Given request = Collect every line of the items below that contains the string "lens". Treat uppercase and lowercase letters as distinct.

Records to process =
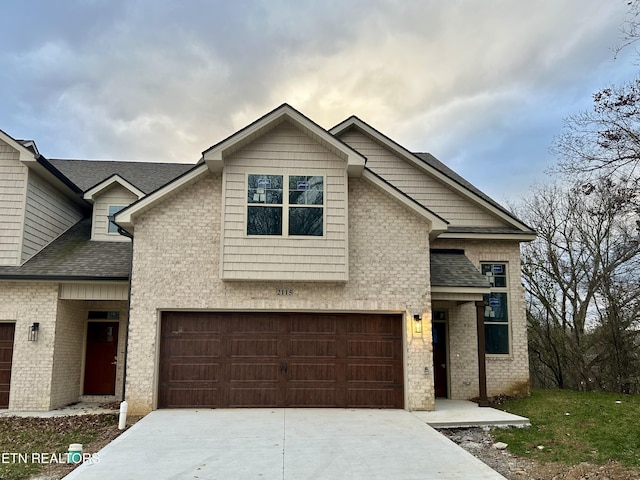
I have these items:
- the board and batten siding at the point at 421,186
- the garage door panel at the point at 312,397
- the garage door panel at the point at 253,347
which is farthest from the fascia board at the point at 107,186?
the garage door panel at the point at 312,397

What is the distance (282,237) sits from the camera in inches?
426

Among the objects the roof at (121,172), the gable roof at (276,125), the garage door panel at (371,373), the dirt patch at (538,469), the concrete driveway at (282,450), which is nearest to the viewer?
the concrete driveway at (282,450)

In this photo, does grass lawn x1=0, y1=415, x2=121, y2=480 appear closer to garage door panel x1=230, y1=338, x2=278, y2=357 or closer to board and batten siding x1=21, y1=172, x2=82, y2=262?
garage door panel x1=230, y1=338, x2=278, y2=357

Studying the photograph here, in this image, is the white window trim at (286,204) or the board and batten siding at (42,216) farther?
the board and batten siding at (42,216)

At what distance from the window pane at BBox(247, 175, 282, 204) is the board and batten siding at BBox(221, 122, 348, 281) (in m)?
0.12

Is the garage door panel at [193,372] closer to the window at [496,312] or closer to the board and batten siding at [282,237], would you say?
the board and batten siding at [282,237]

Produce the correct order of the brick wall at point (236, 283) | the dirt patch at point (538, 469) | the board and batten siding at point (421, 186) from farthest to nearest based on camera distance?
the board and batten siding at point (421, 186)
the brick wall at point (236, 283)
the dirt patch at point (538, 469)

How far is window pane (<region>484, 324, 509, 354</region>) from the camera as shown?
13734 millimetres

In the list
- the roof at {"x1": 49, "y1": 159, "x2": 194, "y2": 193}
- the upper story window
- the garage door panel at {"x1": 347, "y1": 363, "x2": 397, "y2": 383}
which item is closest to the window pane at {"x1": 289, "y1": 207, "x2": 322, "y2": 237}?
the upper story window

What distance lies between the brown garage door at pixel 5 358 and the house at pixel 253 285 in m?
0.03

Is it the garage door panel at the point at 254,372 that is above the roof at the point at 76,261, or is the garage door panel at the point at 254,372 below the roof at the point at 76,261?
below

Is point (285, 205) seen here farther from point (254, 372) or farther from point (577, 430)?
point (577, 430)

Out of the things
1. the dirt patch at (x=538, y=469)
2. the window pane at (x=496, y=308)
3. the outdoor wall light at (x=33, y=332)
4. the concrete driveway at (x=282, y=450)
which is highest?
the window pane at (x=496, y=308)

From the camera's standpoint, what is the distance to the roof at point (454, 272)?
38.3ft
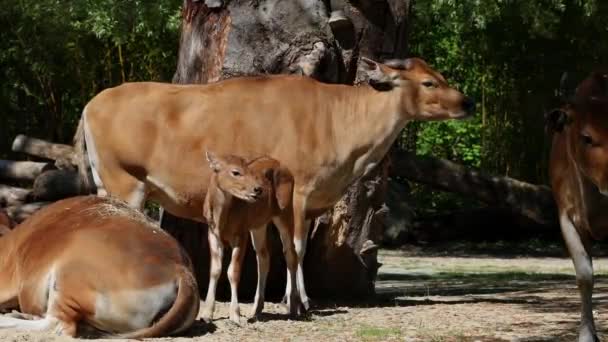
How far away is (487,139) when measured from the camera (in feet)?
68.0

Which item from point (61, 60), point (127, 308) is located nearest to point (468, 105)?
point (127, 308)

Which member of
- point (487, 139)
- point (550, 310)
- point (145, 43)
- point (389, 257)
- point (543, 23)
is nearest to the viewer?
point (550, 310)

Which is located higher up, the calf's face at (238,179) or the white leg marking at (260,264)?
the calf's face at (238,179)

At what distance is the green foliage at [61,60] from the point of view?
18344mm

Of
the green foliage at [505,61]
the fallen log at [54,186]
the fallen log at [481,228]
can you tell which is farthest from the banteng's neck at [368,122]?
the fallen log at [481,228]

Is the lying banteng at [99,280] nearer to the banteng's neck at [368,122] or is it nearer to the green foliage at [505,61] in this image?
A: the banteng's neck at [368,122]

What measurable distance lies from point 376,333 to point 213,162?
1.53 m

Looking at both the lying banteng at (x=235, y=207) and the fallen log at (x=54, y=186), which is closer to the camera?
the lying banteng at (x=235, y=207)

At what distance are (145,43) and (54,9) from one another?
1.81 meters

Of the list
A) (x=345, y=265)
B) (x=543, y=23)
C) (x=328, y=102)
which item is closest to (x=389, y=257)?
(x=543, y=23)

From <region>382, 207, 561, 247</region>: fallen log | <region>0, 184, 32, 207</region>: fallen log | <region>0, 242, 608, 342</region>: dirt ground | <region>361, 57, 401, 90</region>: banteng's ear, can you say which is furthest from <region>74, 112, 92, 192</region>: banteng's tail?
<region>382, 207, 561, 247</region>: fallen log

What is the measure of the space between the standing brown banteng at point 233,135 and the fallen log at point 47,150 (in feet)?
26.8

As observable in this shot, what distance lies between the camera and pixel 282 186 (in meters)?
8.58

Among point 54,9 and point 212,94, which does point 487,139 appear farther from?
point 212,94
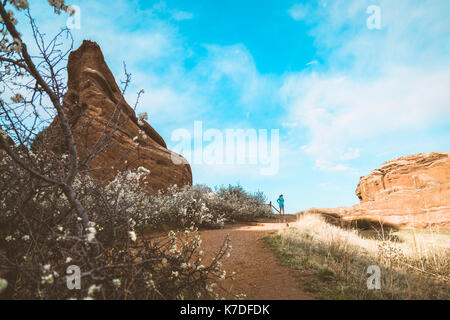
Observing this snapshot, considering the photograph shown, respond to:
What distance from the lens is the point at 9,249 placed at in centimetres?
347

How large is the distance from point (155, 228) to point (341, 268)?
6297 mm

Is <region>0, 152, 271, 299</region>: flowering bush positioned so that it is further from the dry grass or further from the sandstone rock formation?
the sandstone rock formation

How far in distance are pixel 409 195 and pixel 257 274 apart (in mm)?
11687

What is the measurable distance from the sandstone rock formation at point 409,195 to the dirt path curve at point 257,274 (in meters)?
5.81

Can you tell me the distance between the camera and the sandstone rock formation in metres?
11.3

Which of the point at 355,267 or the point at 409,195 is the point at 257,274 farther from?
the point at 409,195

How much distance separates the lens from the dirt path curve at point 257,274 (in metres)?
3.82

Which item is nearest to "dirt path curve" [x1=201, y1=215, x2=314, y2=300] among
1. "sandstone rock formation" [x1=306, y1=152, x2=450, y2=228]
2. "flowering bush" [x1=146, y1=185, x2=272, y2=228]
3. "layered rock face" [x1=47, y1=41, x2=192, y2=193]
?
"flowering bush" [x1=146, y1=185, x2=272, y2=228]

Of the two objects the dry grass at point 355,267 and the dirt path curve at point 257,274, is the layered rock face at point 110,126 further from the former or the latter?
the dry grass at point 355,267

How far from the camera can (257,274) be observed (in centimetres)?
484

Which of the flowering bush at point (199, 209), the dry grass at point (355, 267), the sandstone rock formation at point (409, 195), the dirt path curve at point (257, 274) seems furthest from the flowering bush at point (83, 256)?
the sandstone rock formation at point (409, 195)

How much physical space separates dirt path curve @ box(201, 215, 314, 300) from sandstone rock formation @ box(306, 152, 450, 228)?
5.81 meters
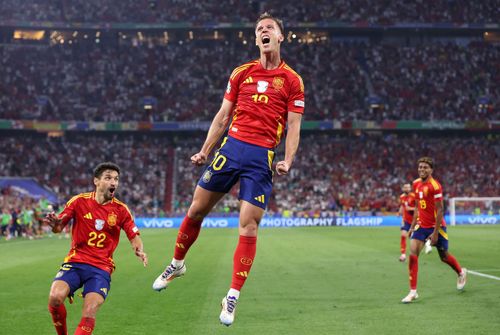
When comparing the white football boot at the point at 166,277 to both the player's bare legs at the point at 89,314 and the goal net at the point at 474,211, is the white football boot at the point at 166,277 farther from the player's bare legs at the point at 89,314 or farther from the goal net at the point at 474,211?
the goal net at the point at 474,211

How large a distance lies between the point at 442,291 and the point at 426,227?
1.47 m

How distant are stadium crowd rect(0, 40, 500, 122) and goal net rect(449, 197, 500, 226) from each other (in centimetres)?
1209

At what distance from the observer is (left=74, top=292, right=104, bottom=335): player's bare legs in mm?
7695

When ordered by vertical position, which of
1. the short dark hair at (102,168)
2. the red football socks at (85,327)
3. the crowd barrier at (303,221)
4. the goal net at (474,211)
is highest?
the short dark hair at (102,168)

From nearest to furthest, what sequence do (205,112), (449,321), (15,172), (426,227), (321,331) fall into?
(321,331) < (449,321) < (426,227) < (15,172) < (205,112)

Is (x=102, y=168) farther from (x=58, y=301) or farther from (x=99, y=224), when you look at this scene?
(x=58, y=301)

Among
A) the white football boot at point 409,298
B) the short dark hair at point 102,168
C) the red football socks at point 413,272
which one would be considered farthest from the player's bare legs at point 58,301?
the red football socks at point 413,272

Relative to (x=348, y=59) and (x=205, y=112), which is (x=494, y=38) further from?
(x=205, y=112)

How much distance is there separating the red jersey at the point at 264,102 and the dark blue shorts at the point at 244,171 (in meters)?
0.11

Answer for the task =
What distance from the lens is the point at 9,249 placed at in centimetres?
How much distance separates the lens from the dirt path curve at point 257,274 (in metres)?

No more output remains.